Citizen Kane (Warner, 1941)
You can't get away from Citizen Kane, and Warner's package is tremendous: excellent documentary and supporting material, a very good Roger Ebert commentary, and only one real problem. The transfer is very clean and bright, but the grey scale is wrong; there isn't a true black anywhere, which betrays Gregg Toland's cinematography and gives away things that are supposed to be kept in the shadows, like Joseph Cotten's silhouetted appearance in the March Of Time screening room sequence.
Sunrise (Fox Studio Classics, 1927)
Winner of the "best artistic production" Oscar back in the first year of the awards, F. W. Murnau's film is one of the last great triumphs of silent cinema and an example of the impact the German Expressionist filmmakers had on Hollywood. Fox's transfer is flawless, and this most beautifully photographed of movies comes with an intriguing bonus, a commentary by modern cinematographer John Bailey.
Metropolis (Kino, 1927)
A great restoration of one of the most influential films of all time. Metropolis was a model for all the science fiction cities of dystopic futurism, from Things To Come to Blade Runner and Dark City. The Murnau Foundation didn't just restore what existed; it added lost footage and re-recorded the original score - all the things restorers are supposed to do. Seeing Metropolis in this form, half an hour longer than any other version, you suddenly understand its reputation.
Treasures From The American Film Archives (Image)
Of the numerous (mostly) silent film anthologies, this is the most intriguing and essential. From the J. Stuart Blackton's 1909 short The Smoke Fairy, an eye-popping display of then-state-of-the-art special effects, to William Hart's dark western Hell's Hinges to John Huston's great wartime documentary The Battle Of San Pietro, these are films that mostly fell outside the mainstream of American film production but have survived thanks to the various American film preservation organizations, often in astonishingly good prints. And where else can you see Joseph Cornell's 1936 out-of-print avant-garde classic Rose Hobart?
The Adventures Of Antoine Doinel (Criterion, 1959-1972)

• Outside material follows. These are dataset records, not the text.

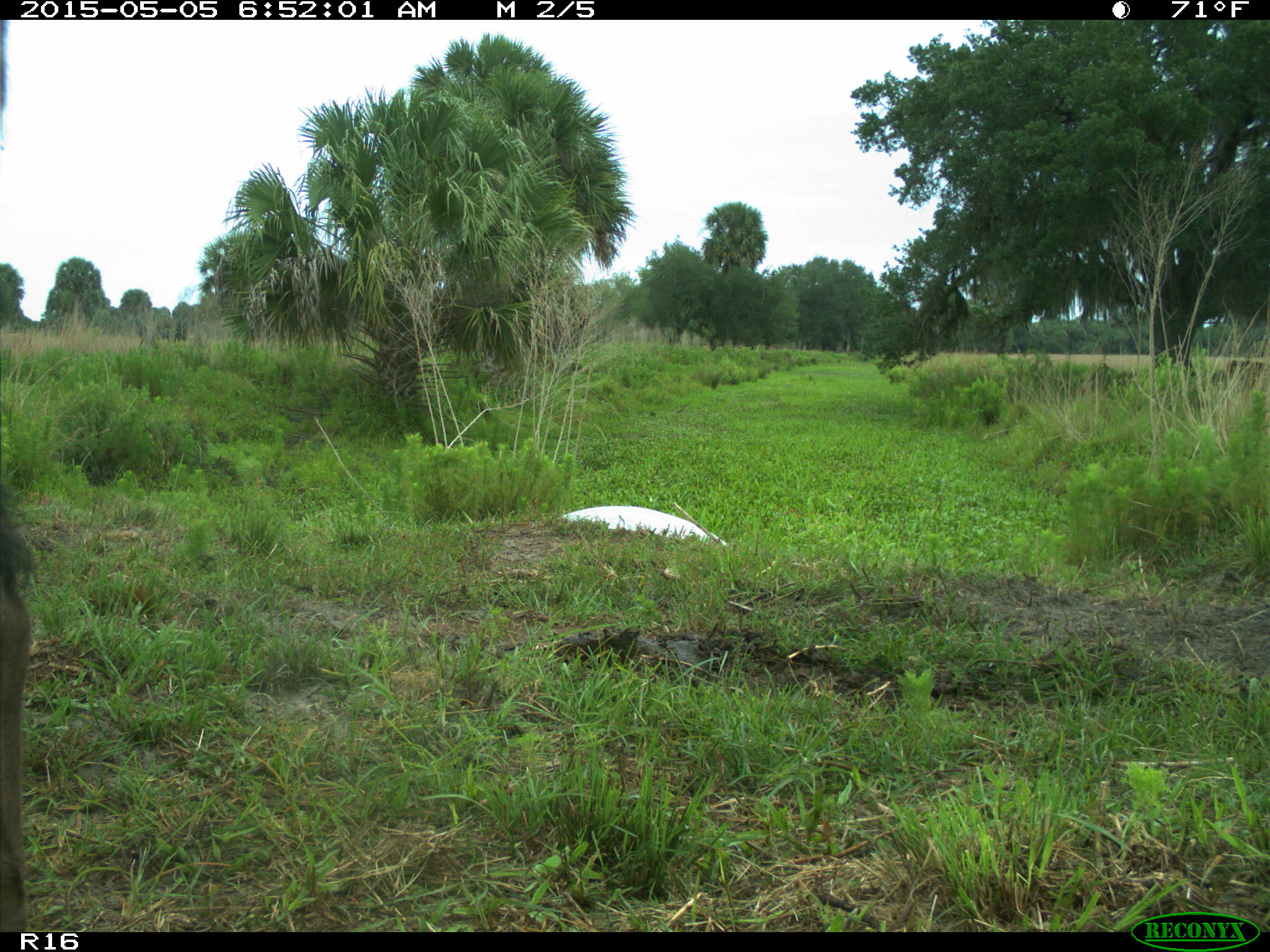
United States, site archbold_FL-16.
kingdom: Animalia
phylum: Chordata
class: Mammalia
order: Artiodactyla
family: Bovidae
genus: Bos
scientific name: Bos taurus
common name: domestic cow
Bos taurus (domestic cow).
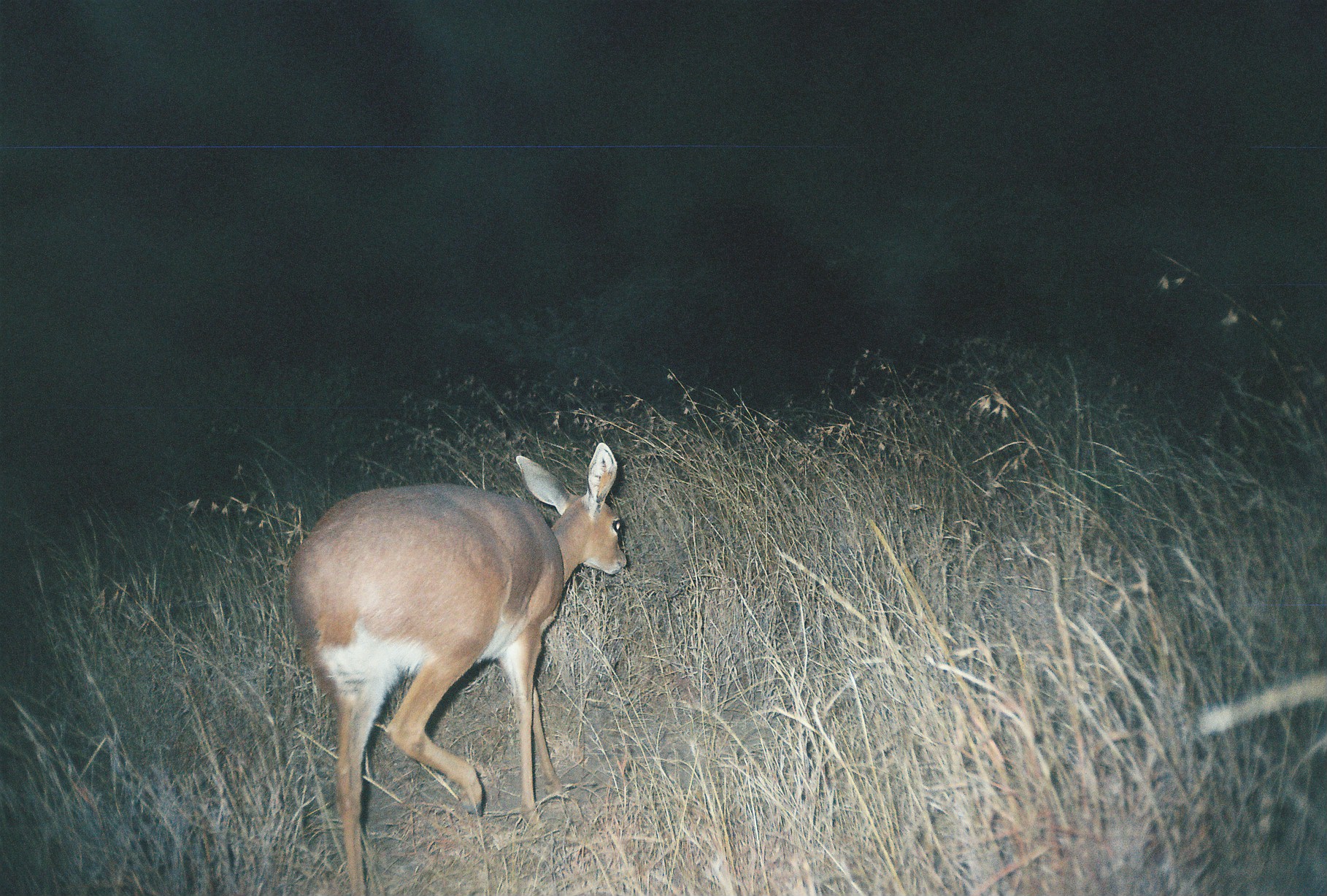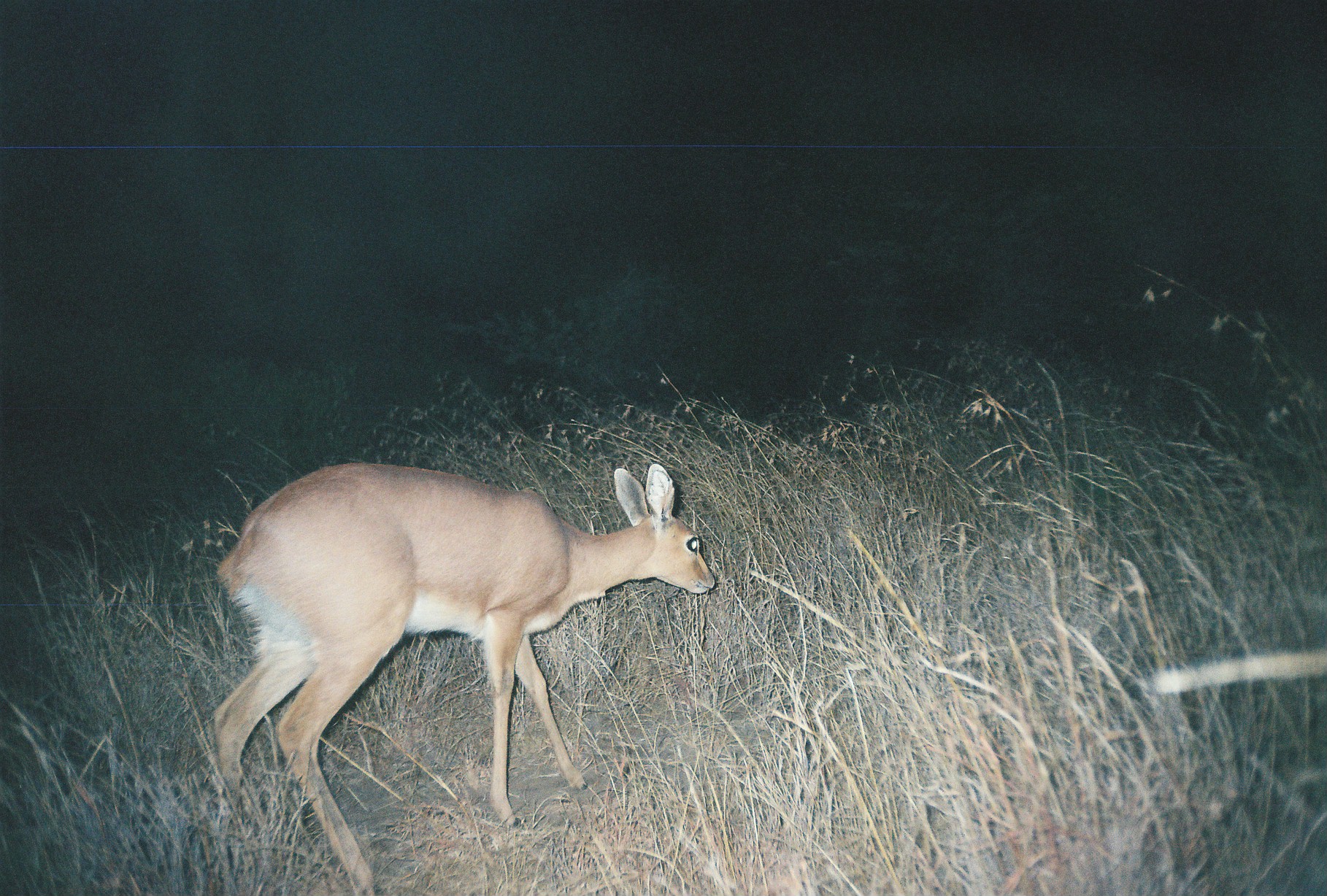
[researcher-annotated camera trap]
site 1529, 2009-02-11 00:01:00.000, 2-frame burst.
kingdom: Animalia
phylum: Chordata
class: Mammalia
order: Artiodactyla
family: Bovidae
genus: Raphicerus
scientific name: Raphicerus campestris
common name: steenbok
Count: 1.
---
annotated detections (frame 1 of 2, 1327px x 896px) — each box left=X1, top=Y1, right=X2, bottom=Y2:
raphicerus campestris: left=288, top=443, right=628, bottom=896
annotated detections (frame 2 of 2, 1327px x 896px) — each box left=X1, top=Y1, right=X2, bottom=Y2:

François Truffaut remains the most beloved of the nouvelle vague directors, and his autobiographical debut, The 400 Blows, is one of the best-loved French films ever. Truffaut returned to the character of Doinel four more times - in Antoine And Colette, Stolen Kisses, Love On The Run and Bed And Board - which lets us watch star Jean-Pierre Léaud grow into a lean, furtive young man, always brushing his hair off his face. Aside from the films themselves, Stolen Kisses the strongest of them, Criterion has loaded this five-disc set with extras, including the early short Les Mistons, Truffaut interviews, commentaries and French TV docs.
The Kubrick Collection (Warner, 1962-1986)
It's complete, from Lolita to Full Metal Jacket (the pre-Lolita films are held by other companies), and there's something strangely apt about the mating of cold technocrat Kubrick with these shiny silver discs. They're light on extras but offer pristine transfers of some of the most intriguing, infamous and controversial films of the past four decades - and Barry Lyndon is tolerable if one plays it at 2X speed. The nine-disc set also includes the feature-length bio Stanley Kubrick: A Life In Pictures.
Once Upon A Time In China: Special Edition (Columbia TriStar, 1991)
One of the 10 greatest action movies ever and director Tsui Hark's masterpiece, this sprawling historical picture is set at the dawn of the Boxer Rebellion, with Jet Li as martial arts master Wong Fei-hung. There are several DVD editions, but this one has the longest cut available (134 minutes) and the best transfer, which strengthens the narrative line and brings out the film's visual grandeur. The fight in the rain is one of the high points of Jet Li's career. Also includes a chatty commentary by HK film expert Ric Meyers.
Once Upon A Time In The West (Paramount, 1968)
The culmination of Sergio Leone's obsession with the mythological landscape of the American West, shot in Monument Valley and starring Charles Bronson, Henry Fonda, Jason Robards and Claudia Cardinale in a film that's as visually operatic as Lawrence Of Arabia. Magnificent wide-screen anamorphic transfer.
The Red Shoes (Criterion, 1948)
For a while, one could be forgiven for thinking that the digital video media had been invented to restore Michael Powell's phantasmagoric colour films to the world's cinematic consciousness. Criterion's The Red Shoes has Jeremy Irons reading the Hans Christian Andersen fairy tale, interviews with stars Marius Goring and Moira Shearer, scholarly commentary, original production sketches and a tour of Martin Scorsese's collection of Red Shoes memorabilia.